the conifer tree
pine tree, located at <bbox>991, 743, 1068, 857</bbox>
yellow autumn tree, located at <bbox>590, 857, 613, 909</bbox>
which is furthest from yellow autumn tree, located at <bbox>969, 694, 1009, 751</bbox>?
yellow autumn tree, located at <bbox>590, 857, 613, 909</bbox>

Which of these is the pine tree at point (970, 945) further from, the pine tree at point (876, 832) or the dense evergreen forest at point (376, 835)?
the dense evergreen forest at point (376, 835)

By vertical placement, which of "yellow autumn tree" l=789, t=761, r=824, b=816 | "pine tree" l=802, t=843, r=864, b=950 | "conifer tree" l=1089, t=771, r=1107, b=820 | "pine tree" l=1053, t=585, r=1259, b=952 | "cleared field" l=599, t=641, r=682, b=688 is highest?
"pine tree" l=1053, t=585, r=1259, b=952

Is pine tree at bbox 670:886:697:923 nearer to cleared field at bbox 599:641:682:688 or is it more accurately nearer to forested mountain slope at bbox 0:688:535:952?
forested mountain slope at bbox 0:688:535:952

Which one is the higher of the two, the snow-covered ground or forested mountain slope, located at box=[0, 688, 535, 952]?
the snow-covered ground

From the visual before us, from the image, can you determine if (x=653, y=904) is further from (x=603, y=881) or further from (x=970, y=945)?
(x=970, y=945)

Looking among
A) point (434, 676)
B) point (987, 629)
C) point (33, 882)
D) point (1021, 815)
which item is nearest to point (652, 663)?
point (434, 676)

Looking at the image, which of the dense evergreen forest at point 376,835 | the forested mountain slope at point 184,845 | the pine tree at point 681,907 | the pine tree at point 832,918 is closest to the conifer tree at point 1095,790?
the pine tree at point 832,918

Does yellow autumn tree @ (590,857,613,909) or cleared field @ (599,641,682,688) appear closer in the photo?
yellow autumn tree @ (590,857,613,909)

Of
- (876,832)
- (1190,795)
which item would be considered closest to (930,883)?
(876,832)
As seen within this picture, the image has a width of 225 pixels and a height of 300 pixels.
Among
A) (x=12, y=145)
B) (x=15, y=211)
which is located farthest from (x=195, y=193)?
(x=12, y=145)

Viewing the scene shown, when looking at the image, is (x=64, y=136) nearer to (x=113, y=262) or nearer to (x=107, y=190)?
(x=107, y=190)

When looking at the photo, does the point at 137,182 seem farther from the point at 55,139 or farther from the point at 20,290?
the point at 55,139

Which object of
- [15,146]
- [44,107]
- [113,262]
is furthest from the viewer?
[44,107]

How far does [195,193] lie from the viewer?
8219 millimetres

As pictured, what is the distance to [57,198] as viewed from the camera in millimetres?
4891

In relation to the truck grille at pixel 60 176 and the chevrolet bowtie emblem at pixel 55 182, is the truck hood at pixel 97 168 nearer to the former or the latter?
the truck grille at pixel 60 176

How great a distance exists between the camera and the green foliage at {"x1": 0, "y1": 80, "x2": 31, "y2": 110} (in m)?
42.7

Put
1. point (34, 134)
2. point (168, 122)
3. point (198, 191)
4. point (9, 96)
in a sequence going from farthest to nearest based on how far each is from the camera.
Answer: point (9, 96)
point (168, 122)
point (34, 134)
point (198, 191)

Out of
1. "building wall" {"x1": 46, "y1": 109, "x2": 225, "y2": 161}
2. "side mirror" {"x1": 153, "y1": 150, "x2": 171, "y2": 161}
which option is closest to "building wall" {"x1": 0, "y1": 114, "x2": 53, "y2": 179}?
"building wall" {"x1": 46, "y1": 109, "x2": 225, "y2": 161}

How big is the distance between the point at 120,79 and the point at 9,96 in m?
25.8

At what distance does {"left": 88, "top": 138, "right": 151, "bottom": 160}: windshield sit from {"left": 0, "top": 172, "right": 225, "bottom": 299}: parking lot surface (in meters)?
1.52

☆ ☆ ☆

# Stated task:
Reproduce all of the entries word for word.

# The completed task:
the conifer tree
pine tree, located at <bbox>991, 743, 1068, 857</bbox>
yellow autumn tree, located at <bbox>590, 857, 613, 909</bbox>
which is furthest from yellow autumn tree, located at <bbox>969, 694, 1009, 751</bbox>?
yellow autumn tree, located at <bbox>590, 857, 613, 909</bbox>

Which of these is the pine tree at point (970, 945) further from, the pine tree at point (876, 832) or the dense evergreen forest at point (376, 835)?
the dense evergreen forest at point (376, 835)

By vertical placement, which of "yellow autumn tree" l=789, t=761, r=824, b=816 | "pine tree" l=802, t=843, r=864, b=950 | "conifer tree" l=1089, t=771, r=1107, b=820 | "pine tree" l=1053, t=585, r=1259, b=952 | "cleared field" l=599, t=641, r=682, b=688 is highest?
"pine tree" l=1053, t=585, r=1259, b=952

Is pine tree at bbox 670:886:697:923 nearer to cleared field at bbox 599:641:682:688 or is it more accurately nearer to forested mountain slope at bbox 0:688:535:952?
forested mountain slope at bbox 0:688:535:952

Which one is the higher of the two, the snow-covered ground or forested mountain slope, located at box=[0, 688, 535, 952]?
the snow-covered ground

From the visual before us, from the image, can you determine if (x=653, y=904) is further from (x=603, y=881) or further from (x=970, y=945)?
(x=970, y=945)

Looking among
A) point (434, 676)
B) point (987, 629)
C) point (33, 882)
D) point (1021, 815)
which item is nearest to point (652, 663)?
point (434, 676)

Looking at the image, which of the dense evergreen forest at point 376,835 | the forested mountain slope at point 184,845 | the pine tree at point 681,907 | the pine tree at point 832,918 is closest to the conifer tree at point 1095,790?
the pine tree at point 832,918

Does yellow autumn tree @ (590,857,613,909) or cleared field @ (599,641,682,688) appear closer in the photo?
yellow autumn tree @ (590,857,613,909)

Of
- (876,832)
- (1190,795)
which item would be considered closest to (930,883)?
(876,832)
As seen within this picture, the image has a width of 225 pixels and a height of 300 pixels.
Among
A) (x=12, y=145)
B) (x=15, y=211)
which is located farthest from (x=195, y=193)?
(x=12, y=145)

Viewing the scene shown, when looking at the image, is (x=64, y=136) nearer to (x=113, y=262) or nearer to (x=107, y=190)?
(x=107, y=190)

When looking at the photo, does the point at 137,182 seem farther from the point at 55,139 or farther from the point at 20,290?
the point at 55,139

Which object of
- [15,146]
- [44,107]
- [113,262]
is furthest from the viewer?
[44,107]

How far does [195,193] lie from the viewer?
8219 millimetres

As pictured, what is the distance to [57,198] as viewed from the camera in millimetres?
4891

In relation to the truck grille at pixel 60 176 and the chevrolet bowtie emblem at pixel 55 182, is the truck hood at pixel 97 168 nearer to the former or the latter?
the truck grille at pixel 60 176

How great a distance exists between the camera and the green foliage at {"x1": 0, "y1": 80, "x2": 31, "y2": 110} (in m)?
42.7

Put
1. point (34, 134)
2. point (168, 122)
3. point (198, 191)
4. point (9, 96)
in a sequence going from farthest to nearest based on how far each is from the camera.
Answer: point (9, 96)
point (168, 122)
point (34, 134)
point (198, 191)

Out of
1. "building wall" {"x1": 46, "y1": 109, "x2": 225, "y2": 161}
2. "side mirror" {"x1": 153, "y1": 150, "x2": 171, "y2": 161}
which option is closest to "building wall" {"x1": 0, "y1": 114, "x2": 53, "y2": 179}?
"building wall" {"x1": 46, "y1": 109, "x2": 225, "y2": 161}

How big is the distance between the point at 120,79 and the point at 9,96 in m?
25.8

At what distance does {"left": 88, "top": 138, "right": 151, "bottom": 160}: windshield sit from {"left": 0, "top": 172, "right": 225, "bottom": 299}: parking lot surface (in meters)?
1.52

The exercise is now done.